Oude Testament

Nieuwe Testament

1 Korinthiërs 15:17-34 Het Boek (HTB)

17. En als Christus niet weer levend is geworden, dan heeft uw geloof geen betekenis en zijn uw zonden niet vergeven.

18. Ja, dan zijn de gestorven gelovigen reddeloos verloren.

19. Als wij alleen voor dit leven onze hoop op Christus hebben gevestigd, zijn wij meer te beklagen dan wie ook.

20. Maar zo is het gelukkig niet! Christus is weer levend gemaakt, als eerste van de velen die gestorven zijn.

21. Want zoals de dood door een mens is gekomen, is ook het nieuwe leven dankzij een mens gekomen.

22. Zoals alle mensen, als nakomelingen van Adam, sterven, zo zullen ook alle volgelingen van Christus levend worden gemaakt.

23. Ieder op zijn beurt, natuurlijk. Eerst is Christus Zelf levend geworden. En als Hij terugkomt, zullen allen die bij Hem horen, ook levend worden.

24. Daarna komt het einde.
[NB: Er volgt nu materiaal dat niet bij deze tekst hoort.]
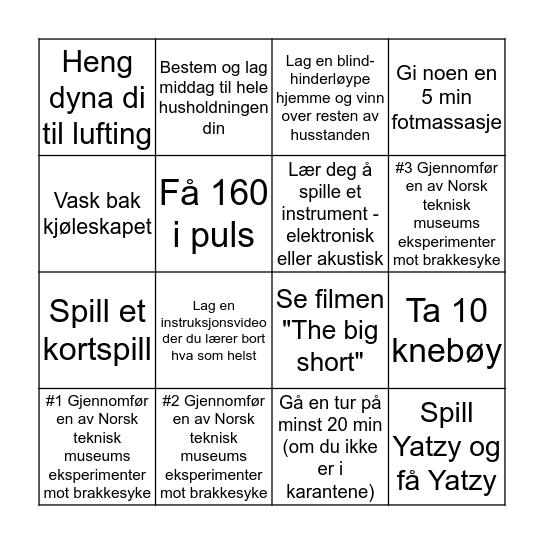 | | | | |
|---|---|---|---|
| Heng dyna di til lufting | Bestem og lag middag til hele husholdningen din | Lag en blind-hinderløype hjemme og vinn over resten av husstanden | Gi noen en 5 min fotmassasje |
| Vask bak kjøleskapet | Få 160 i puls | Lær deg å spille et instrument - elektronisk eller akustisk | #3 Gjennomfør en av Norsk teknisk museums eksperimenter mot brakkesyke |
| Spill et kortspill | Lag en instruksjonsvideo der du lærer bort hva som helst | Se filmen "The big short" | Ta 10 knebøy |
| #1 Gjennomfør en av Norsk teknisk museums eksperimenter mot brakkesyke | #2 Gjennomfør en av Norsk teknisk museums eksperimenter mot brakkesyke | Gå en tur på minst 20 min (om du ikke er i karantene) | Spill Yatzy og få Yatzy |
Wanneer Christus alle vijandige overheersing, gezag en macht heeft uitgeschakeld, zal Hij zijn koningschap aan God de Vader overdragen.

25. Christus moet net zo lang regeren tot Hij alle tegenstanders heeft onderworpen.

26. De laatste vijand die uitgeschakeld wordt, is de dood.

27. Want God heeft alles aan Christus onderworpen. Maar als God zegt dat Hij alles aan Christus onderworpen heeft, is Hij daar natuurlijk Zelf van uitgesloten.

28. En als alles eenmaal aan Christus onderworpen is, zal ook Hij Zich aan zijn Vader onderwerpen. Dan zal alles en iedereen volledig door God worden beheerst.

29. Als er geen doden weer levend worden gemaakt, waarom laten sommigen zich dan voor de doden dopen?

30. En waarom zouden wij dan nog één uur langer willens en wetens gevaar lopen?

31. Ikzelf sta elke dag oog in oog met de dood, vrienden. Dit zeg ik omdat ik er trots op ben dat u bij onze Here Jezus Christus hoort.

32. In Efeze heb ik bij wijze van spreken met de wilde beesten gevochten, op leven en dood. Menselijk bekeken, was dat zinloos. Als het waar is dat er geen doden weer levend worden gemaakt, laten we dan, zoals er geschreven staat: ‘eten, drinken en vrolijk zijn, want morgen sterven wij misschien.’

33. Maar laat u niets wijsmaken. Slechte vrienden bederven goede zeden.

34. Word nuchter en houd op met zondigen. Tot uw beschaming moet ik zeggen: sommigen van u hebben geen kennis van God.